En esas estaba cuando me di cuenta, —no lo había advertido antes, de concentrado como estaba—, de que nuestra "institutriz" no estaba en su mesa. La biblioteca era espaciosa, pero no tanto como para no localizarla al instante. Se había acercado a los libros. Llenaban toda una pared cubierta de estanterías hasta el techo. Paseaba como absorta, recorriendo con la vista cada título, y acariciando los lomos de los libros que esperaban ser abiertos. No sé por qué, pero me quedé observándola. De pronto había olvidado que me estaba examinando. Y ella..., es como si no estuviera allí. A juzgar por su expresión, su mente estaba de viaje. Tal vez vagaba por alguna de las historias que tenía ante sus ojos, tal vez por una propia. Así como estaba, de modo ausente, realizó el gesto que aún hoy me persigue en sueños. Casi sin darse cuenta, y con toda naturalidad llevó la mano a su muslo derecho, donde tanteo algo. Bajó la vista al punto donde su mano reposaba y, ayudándose con la mano izquierda, subió un poco su falda, lo bastante como para dejar al descubierto unos centímetros de su muslo. Vi absorto cómo, ajena a la atención que estaba despertando en mí, subía la media con infinita delicadeza. Pude ver la blancura de su carne, so tender, y la esbeltez de su pierna, y cómo, con movimiento ágil y experto, ajustaba su... ¡liguero!...

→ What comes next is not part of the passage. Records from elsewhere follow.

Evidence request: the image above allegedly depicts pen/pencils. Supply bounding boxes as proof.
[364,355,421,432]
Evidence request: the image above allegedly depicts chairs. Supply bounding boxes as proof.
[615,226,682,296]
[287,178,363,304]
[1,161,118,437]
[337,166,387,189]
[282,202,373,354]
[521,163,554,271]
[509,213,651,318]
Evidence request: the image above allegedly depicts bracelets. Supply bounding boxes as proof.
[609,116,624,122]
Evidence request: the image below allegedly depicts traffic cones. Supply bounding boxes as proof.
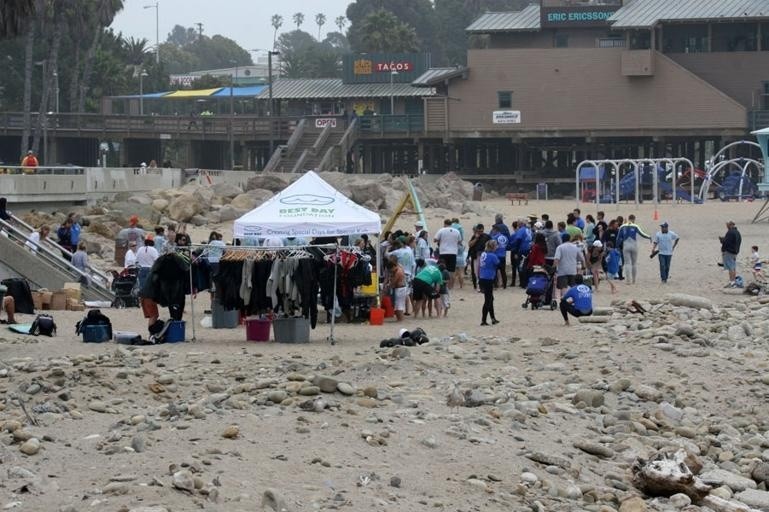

Mi mandíbula colgaba sin remedio y mis ojos no podían estar más abiertos. Creo que boqueaba en busca de aire, y no estoy seguro de si escapó de mí un leve jadeo. Mis ojos tenían delante la imagen de mis fantasías. La veía en mi mente, con las medias, el liguero negro y un corsé. La melena suelta y alborotada. Con esos ojos grises, que siempre había creído fríos, ardientes de pasión, abandonados al deseo. Su cuerpo se movía, sabio y salvaje, en un rapto de placer y delirio. Liberada del corsé mostraba su pecho lleno y su vientre plano, y arqueaba la espalda como una gata en celo. Su boca entreabierta invitaba al beso y a la locura...  Nunca había reparado en esos labios..., en ese cuello... Nunca mis ojos habían captado lo atractiva que era. La institutriz fría y distante convertida en un ama del placer... una diosa...

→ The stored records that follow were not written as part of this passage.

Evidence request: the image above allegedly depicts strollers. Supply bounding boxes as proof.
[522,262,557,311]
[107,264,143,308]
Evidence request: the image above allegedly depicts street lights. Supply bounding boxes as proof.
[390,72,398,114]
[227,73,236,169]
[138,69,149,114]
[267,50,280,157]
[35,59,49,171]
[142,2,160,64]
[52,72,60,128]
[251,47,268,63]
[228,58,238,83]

Ella colocó de nuevo su falda y miró el reloj, aún ajena a mi mirada. Su taconeo me despertó de mi ensoñación y me recompuse como pude. Había empezado a notar cierta inquietud en mis pantalones. Volví la vista al examen y, con la mente agitada y confusa ojeé las preguntas y respuestas sin realmente ver nada. Ella volvió a su mesa y la oí decir que quedaba un minuto. Yo miraba mis hojas, colocadas pulcramente sobre mi mesa, con las manos en las sienes para evitar que mi cara delatara mi ansiedad. Me serené, me levanté, dejé mi examen sobre su mesa y salí sin atreverme a mirarla. Eché a andar hacia el jardín con paso rápido. Necesitaba respirar. No me había alejado más que unos metros cuando caí en la cuenta de que había dejado el móvil olvidado sobre mi mesa. Di media vuelta y llegué de nuevo a la puerta de la biblioteca. Tan confuso estaba que ni llamé (¡acababa de salir de allí!). Abrí la puerta y la vi delante de la mesa de Germán, pasando sus dedos por los labios de él, los mismos dedos que me habían mostrado su liguero. Fueron décimas de segundo, pero comprendí que había llegado tarde a ella. Todo encajó en mi mente, las mañanas en que Germán parecía no haber dormido nada, su referencia a ella por su nombre en lugar de usar el apodo que inventamos... Todo cobró sentido y supe que Germán ya había vivido mi fantasía en primera persona. Musité confuso algo sobre mi olvido, cogí mi móvil y me marché.

Nuestra estancia allí llegó a su fin, y regresamos a Madrid al final de la semana. Jamás comenté nada con Germán, ni él conmigo, pero desde entonces, cada vez que paso por un escaparate con lencería, mis ojos no pueden evitar buscar un liguero, para volver a traer a mis sueños a mi institutriz.